- _Source data_:
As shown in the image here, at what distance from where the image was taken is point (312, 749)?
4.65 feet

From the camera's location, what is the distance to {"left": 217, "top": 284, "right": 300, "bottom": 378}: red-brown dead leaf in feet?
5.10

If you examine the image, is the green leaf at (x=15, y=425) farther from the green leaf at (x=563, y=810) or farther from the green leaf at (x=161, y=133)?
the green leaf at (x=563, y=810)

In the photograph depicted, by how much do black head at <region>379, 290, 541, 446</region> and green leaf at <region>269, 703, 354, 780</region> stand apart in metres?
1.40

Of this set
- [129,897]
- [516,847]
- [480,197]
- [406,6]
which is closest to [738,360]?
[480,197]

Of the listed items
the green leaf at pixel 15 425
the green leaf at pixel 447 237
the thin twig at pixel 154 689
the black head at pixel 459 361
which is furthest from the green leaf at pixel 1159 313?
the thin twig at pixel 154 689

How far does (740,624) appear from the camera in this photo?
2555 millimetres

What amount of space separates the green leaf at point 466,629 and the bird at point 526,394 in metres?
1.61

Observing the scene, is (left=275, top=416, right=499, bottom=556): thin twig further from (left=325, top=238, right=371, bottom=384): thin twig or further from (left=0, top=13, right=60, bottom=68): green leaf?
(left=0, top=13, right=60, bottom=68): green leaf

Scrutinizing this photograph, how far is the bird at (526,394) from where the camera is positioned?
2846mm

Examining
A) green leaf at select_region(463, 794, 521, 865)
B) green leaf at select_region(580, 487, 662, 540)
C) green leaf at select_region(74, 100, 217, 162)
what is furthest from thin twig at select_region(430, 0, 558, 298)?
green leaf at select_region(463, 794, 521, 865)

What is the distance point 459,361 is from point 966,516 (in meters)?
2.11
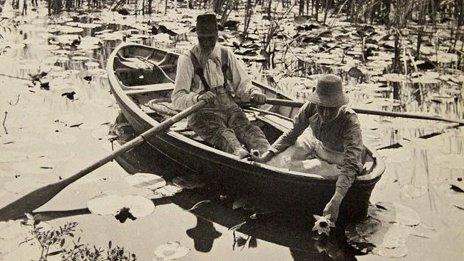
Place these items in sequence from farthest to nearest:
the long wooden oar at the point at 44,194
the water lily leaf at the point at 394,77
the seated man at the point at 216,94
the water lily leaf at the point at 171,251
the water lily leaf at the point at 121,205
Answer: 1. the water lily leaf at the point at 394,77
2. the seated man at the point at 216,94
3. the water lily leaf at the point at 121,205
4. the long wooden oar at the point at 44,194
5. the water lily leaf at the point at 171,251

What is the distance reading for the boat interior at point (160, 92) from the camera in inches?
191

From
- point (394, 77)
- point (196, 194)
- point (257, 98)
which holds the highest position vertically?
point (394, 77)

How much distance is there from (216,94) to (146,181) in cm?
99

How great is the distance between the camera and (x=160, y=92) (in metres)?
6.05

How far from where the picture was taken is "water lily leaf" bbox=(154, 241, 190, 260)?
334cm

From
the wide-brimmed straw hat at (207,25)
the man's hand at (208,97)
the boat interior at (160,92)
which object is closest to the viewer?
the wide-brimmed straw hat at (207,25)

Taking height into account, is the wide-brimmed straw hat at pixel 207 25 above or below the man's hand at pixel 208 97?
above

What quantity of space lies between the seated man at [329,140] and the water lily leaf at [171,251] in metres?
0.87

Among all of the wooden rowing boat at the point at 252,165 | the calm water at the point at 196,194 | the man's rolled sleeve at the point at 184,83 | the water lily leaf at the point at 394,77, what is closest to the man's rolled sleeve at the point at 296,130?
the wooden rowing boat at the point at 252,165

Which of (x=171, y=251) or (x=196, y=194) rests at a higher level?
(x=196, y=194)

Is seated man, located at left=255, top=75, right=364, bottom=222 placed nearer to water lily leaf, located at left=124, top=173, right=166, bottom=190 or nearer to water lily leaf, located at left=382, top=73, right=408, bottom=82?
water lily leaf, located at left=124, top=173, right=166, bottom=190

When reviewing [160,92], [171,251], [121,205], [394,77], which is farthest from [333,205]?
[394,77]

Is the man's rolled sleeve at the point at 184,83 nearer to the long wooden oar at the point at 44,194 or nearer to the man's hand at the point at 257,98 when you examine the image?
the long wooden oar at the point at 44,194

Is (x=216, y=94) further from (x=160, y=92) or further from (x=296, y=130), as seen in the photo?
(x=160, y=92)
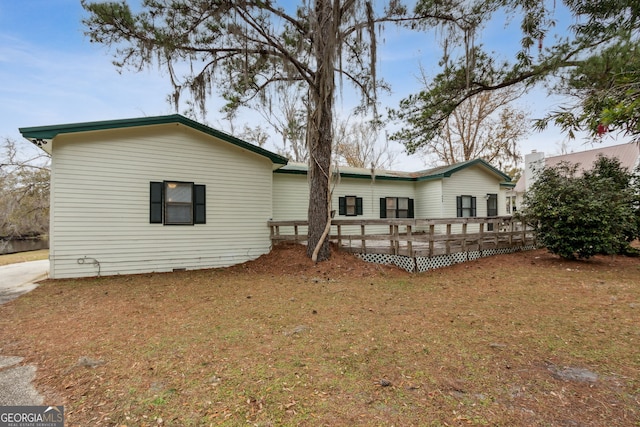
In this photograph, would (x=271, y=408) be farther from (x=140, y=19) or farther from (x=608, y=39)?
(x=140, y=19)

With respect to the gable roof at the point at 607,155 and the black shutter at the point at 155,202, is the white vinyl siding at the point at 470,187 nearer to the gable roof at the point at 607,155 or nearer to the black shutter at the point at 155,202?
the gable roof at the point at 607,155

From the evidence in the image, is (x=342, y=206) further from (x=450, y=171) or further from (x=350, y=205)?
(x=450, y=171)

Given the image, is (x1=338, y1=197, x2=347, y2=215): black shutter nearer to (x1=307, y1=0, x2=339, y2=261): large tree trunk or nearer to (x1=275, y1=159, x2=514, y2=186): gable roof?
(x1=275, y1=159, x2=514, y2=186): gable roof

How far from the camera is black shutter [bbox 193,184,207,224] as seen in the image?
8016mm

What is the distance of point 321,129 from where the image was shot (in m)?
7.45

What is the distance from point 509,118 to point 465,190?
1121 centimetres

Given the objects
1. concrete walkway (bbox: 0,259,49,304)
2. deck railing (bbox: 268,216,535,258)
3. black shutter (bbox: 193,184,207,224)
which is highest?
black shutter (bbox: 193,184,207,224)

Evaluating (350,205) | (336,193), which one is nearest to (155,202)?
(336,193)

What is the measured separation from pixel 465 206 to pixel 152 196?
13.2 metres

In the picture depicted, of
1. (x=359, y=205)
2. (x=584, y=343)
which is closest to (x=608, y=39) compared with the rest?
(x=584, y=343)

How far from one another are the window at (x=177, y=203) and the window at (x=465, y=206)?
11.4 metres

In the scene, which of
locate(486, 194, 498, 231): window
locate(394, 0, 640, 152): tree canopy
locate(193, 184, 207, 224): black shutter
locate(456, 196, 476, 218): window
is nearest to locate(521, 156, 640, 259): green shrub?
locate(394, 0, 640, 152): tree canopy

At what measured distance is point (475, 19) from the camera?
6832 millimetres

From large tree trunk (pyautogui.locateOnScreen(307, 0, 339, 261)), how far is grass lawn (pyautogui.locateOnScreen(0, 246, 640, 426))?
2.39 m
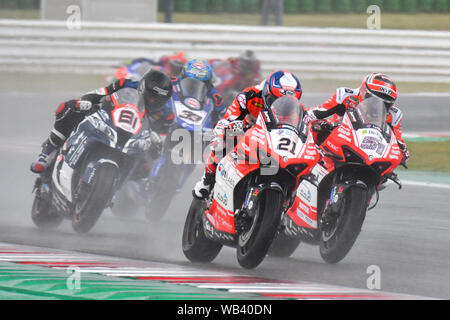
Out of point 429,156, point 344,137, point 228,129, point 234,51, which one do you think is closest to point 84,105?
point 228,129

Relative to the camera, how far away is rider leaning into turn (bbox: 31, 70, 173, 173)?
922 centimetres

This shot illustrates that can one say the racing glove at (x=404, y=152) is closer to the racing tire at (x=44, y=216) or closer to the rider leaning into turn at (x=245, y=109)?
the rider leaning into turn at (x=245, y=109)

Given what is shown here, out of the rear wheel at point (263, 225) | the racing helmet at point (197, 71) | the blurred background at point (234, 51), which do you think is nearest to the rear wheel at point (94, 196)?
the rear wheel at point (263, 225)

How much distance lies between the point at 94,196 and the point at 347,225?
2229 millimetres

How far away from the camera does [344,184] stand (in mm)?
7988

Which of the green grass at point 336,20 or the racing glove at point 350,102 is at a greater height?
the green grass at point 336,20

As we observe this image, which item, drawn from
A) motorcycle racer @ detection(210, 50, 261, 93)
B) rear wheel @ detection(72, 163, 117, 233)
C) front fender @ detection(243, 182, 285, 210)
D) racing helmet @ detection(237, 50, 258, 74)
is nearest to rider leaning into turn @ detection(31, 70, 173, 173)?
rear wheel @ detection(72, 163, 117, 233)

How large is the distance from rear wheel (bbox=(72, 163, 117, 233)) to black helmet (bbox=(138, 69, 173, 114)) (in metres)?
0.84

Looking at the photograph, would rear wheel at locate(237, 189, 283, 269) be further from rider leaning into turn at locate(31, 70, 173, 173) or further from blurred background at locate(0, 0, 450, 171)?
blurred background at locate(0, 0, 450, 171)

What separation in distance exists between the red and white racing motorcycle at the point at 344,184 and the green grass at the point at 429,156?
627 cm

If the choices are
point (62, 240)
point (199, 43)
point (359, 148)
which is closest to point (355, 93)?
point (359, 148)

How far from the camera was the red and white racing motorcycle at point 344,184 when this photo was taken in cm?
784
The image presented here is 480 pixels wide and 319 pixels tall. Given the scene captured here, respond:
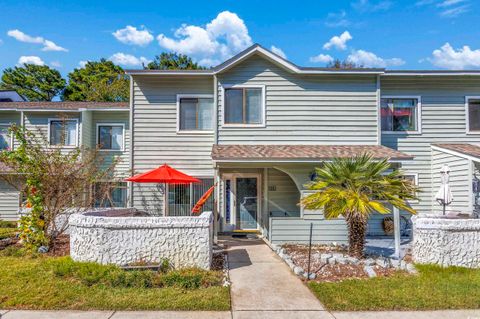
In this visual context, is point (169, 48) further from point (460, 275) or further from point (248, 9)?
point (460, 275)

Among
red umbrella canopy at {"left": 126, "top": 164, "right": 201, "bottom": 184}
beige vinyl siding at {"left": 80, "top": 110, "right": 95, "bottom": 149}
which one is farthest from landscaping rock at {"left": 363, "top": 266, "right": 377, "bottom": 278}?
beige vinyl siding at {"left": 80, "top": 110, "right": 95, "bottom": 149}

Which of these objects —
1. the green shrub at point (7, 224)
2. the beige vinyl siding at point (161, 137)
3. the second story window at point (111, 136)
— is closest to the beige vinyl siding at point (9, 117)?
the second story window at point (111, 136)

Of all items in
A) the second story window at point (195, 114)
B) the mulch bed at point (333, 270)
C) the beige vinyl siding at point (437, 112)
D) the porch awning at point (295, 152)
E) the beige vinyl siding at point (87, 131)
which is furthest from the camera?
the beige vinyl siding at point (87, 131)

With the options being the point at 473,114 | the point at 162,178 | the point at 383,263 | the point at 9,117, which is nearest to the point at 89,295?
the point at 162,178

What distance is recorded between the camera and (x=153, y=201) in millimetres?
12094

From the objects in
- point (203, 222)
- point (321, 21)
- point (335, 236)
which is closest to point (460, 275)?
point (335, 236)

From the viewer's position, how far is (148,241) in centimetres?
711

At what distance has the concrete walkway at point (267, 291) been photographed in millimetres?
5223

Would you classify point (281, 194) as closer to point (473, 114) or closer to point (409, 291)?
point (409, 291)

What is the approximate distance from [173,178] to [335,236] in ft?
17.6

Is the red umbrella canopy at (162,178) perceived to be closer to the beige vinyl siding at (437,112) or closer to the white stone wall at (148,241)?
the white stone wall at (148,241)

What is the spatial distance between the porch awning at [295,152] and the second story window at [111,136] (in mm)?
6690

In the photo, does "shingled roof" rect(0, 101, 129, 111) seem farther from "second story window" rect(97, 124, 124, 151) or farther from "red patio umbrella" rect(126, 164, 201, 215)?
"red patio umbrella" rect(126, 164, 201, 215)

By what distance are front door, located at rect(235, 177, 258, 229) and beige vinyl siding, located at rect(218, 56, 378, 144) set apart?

- _Written request_: Set down word for word the part of the records that opens with the line containing "Relative to the" and closes with the line containing "2229 millimetres", including both of those lines.

- _Answer to the task_:
Relative to the camera, how far away is rider leaning into turn (bbox: 31, 70, 173, 173)?
922 centimetres

This shot illustrates that can one say the racing glove at (x=404, y=152) is closer to the racing tire at (x=44, y=216) or closer to the rider leaning into turn at (x=245, y=109)?
the rider leaning into turn at (x=245, y=109)

Given what is shown here, out of the rear wheel at point (263, 225) | the racing helmet at point (197, 71) | the blurred background at point (234, 51), which do you think is nearest to the rear wheel at point (94, 196)?
the rear wheel at point (263, 225)

How much distance lies between the point at 94,196 and the point at 347,225?
2229 millimetres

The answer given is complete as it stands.